Non soltanto per verificarne la permanenza nei documenti contabili.
Ma soprattutto per aggiornare periodicamente la valutazione del rischio associato a ciascuna garanzia.
Un sistema di controlli efficace non si limita a registrare le operazioni.
Consente di individuare tempestivamente le situazioni che potrebbero evolvere in criticità finanziarie.
Una verifica che non dovrebbe essere episodica
L'analisi delle garanzie fideiussorie non dovrebbe essere concentrata esclusivamente in occasione della predisposizione del rendiconto o della salvaguardia degli equilibri.
Si tratta di verifiche che dovrebbero accompagnare l'intero esercizio finanziario.
L'evoluzione della situazione economica del soggetto garantito, l'eventuale modifica dei rapporti contrattuali e la presenza di segnali di difficoltà rappresentano tutti elementi che meritano un monitoraggio costante.
Solo una verifica continua consente all'ente di mantenere sotto controllo la propria esposizione potenziale.
Conclusione
Le garanzie fideiussorie concesse dagli Enti locali non rappresentano un semplice dato da riportare nei documenti di bilancio.
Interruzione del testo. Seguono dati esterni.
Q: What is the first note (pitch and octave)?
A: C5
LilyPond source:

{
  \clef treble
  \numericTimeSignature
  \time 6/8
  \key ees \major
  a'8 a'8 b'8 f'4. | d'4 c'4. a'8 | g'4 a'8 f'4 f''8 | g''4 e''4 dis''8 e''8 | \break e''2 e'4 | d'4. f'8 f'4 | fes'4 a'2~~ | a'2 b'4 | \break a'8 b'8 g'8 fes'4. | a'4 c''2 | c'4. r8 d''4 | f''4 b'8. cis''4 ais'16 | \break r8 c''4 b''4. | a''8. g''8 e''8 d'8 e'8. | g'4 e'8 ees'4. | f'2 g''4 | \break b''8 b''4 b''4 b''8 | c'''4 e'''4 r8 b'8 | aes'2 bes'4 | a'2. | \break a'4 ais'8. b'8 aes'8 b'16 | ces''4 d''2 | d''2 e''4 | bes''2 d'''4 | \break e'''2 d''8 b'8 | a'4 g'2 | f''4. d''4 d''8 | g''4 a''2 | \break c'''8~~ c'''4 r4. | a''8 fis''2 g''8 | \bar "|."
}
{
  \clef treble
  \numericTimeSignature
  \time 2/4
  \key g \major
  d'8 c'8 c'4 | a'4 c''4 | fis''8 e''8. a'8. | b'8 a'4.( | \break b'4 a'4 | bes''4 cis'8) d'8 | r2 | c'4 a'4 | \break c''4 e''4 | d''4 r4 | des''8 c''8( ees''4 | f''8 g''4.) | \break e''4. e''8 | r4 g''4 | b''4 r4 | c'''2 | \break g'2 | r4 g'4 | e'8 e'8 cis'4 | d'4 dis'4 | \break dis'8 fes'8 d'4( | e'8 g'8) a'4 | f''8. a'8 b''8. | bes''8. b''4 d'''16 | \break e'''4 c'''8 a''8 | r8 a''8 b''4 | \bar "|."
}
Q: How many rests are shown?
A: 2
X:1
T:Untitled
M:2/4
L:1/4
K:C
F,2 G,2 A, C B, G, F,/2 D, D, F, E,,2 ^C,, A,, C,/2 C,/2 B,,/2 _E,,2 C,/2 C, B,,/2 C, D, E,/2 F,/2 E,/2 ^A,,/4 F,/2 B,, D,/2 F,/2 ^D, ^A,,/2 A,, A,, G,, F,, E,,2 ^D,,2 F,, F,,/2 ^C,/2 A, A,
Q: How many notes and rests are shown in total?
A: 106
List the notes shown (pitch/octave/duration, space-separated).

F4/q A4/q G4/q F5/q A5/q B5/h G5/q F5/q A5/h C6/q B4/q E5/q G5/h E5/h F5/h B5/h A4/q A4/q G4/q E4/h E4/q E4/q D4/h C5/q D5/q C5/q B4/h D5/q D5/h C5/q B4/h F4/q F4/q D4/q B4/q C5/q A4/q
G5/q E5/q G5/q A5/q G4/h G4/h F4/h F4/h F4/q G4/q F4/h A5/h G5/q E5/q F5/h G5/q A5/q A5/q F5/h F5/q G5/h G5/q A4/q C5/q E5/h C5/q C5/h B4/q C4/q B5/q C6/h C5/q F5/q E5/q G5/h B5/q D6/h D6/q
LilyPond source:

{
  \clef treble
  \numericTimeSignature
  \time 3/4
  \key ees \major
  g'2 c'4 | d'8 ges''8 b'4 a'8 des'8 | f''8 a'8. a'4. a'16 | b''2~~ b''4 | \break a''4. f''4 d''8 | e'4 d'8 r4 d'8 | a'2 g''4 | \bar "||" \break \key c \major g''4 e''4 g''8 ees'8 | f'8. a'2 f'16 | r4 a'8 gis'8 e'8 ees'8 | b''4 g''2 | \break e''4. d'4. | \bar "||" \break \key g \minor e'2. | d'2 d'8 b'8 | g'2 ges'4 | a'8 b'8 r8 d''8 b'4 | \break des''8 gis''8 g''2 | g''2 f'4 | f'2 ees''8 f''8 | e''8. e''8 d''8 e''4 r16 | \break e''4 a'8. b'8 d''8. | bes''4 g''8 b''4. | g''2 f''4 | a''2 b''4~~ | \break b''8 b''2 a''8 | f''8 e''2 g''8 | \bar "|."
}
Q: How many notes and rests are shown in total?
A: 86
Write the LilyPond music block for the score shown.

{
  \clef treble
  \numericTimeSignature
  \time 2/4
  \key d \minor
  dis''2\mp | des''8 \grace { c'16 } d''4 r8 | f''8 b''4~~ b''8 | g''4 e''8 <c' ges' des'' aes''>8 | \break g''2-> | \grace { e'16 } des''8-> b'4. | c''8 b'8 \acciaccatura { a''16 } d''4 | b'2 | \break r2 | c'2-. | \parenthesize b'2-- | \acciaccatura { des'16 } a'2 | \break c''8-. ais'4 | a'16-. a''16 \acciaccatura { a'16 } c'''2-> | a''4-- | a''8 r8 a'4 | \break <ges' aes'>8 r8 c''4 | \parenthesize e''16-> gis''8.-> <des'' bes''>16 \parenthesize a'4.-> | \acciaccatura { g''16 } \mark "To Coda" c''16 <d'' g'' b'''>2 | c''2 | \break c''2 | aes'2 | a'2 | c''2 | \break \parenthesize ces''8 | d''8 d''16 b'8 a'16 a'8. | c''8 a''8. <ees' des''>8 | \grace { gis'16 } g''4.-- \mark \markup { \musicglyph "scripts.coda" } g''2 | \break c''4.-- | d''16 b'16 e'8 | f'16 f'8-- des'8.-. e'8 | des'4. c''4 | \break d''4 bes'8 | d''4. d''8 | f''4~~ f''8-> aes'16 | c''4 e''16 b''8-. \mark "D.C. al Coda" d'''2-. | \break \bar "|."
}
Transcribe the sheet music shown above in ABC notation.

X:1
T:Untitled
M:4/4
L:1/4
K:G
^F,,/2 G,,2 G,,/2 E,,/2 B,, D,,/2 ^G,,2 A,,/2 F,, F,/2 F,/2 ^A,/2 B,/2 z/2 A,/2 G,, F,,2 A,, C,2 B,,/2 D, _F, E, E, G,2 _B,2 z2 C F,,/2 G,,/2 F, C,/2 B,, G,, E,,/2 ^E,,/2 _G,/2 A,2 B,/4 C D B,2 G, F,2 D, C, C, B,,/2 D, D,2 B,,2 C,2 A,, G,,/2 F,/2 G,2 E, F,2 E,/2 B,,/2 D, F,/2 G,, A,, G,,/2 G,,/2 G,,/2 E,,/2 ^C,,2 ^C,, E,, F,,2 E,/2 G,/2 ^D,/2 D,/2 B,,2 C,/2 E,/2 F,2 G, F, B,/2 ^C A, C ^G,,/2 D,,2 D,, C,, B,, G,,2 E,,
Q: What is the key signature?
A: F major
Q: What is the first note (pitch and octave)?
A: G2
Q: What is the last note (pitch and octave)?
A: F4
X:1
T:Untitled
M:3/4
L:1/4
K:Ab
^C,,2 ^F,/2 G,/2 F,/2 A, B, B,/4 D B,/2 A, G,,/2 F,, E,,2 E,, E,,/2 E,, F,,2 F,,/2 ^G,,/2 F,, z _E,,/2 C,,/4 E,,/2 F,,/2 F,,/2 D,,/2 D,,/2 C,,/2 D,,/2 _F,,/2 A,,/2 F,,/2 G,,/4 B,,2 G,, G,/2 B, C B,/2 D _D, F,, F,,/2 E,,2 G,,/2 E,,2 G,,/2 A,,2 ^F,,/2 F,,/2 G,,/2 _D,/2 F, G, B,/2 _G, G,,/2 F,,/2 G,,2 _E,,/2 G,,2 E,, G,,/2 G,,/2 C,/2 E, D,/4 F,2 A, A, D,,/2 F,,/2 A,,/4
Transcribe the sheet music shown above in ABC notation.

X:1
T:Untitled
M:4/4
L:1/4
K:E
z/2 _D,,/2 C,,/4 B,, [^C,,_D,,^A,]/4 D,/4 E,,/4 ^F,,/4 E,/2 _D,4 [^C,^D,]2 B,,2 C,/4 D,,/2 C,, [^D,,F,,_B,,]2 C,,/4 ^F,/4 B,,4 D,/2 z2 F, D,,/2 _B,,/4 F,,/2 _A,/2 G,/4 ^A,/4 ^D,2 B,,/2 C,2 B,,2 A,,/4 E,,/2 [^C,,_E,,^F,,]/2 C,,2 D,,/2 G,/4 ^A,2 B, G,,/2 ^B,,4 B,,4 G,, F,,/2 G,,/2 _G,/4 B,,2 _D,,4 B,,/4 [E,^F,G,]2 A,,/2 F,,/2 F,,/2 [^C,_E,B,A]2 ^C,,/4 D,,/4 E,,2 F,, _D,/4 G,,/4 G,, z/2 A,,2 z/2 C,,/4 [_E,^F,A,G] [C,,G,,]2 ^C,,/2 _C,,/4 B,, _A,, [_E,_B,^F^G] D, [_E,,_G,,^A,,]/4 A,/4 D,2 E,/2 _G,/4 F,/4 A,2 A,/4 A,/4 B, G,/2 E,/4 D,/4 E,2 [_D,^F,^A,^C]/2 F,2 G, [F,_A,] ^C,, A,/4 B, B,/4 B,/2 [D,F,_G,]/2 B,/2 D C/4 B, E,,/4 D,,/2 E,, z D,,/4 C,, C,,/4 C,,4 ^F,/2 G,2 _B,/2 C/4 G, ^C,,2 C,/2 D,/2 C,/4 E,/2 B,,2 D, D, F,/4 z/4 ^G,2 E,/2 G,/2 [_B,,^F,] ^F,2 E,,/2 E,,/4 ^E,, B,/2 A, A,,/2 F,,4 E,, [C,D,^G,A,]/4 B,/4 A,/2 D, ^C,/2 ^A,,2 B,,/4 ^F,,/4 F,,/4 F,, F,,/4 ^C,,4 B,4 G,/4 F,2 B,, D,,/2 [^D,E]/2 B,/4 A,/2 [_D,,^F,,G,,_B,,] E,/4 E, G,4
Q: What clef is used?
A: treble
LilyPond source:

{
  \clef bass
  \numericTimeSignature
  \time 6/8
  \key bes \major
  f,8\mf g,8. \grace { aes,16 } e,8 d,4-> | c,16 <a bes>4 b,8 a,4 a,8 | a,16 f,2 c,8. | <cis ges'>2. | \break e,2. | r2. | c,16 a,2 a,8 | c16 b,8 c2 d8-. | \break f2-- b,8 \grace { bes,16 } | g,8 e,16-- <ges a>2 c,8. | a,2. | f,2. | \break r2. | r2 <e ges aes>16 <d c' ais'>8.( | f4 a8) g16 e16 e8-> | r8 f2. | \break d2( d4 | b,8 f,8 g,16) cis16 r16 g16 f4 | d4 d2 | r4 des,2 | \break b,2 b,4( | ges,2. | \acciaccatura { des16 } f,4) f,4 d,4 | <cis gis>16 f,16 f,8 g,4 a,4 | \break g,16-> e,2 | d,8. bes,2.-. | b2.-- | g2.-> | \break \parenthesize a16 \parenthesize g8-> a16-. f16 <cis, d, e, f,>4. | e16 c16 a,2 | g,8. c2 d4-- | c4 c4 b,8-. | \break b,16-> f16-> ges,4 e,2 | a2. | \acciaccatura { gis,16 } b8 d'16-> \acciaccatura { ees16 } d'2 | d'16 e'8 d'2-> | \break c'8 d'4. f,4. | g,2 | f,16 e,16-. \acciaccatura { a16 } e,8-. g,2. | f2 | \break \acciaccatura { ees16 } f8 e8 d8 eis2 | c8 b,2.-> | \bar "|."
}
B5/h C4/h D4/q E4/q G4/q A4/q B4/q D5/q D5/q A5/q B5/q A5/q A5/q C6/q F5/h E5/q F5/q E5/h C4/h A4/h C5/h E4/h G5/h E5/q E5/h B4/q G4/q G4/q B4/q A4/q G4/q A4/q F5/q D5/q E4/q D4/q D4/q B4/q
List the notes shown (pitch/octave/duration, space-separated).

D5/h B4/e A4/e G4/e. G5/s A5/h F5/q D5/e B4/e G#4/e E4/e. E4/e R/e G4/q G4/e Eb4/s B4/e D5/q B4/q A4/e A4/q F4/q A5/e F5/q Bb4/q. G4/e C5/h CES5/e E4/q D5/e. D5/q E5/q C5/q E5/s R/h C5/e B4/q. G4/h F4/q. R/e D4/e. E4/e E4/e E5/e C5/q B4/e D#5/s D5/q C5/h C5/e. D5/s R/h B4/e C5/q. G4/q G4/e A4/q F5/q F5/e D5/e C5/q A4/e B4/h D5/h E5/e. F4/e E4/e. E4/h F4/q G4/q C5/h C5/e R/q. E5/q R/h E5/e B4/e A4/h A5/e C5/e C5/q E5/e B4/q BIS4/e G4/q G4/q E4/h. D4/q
Sono passività potenziali che possono produrre effetti significativi sugli equilibri finanziari qualora il soggetto garantito diventi inadempiente.
Per questo motivo la loro gestione non può limitarsi alla fase della concessione.
Occorre monitorarne costantemente l'evoluzione, valutare periodicamente il rischio effettivo e verificare che la rappresentazione contabile continui a riflettere la reale esposizione dell'ente.
È proprio questa attenzione continua che consente di trasformare una semplice garanzia in uno strumento correttamente governato all'interno del sistema di controllo e gestione del rischio finanziario degli Enti locali.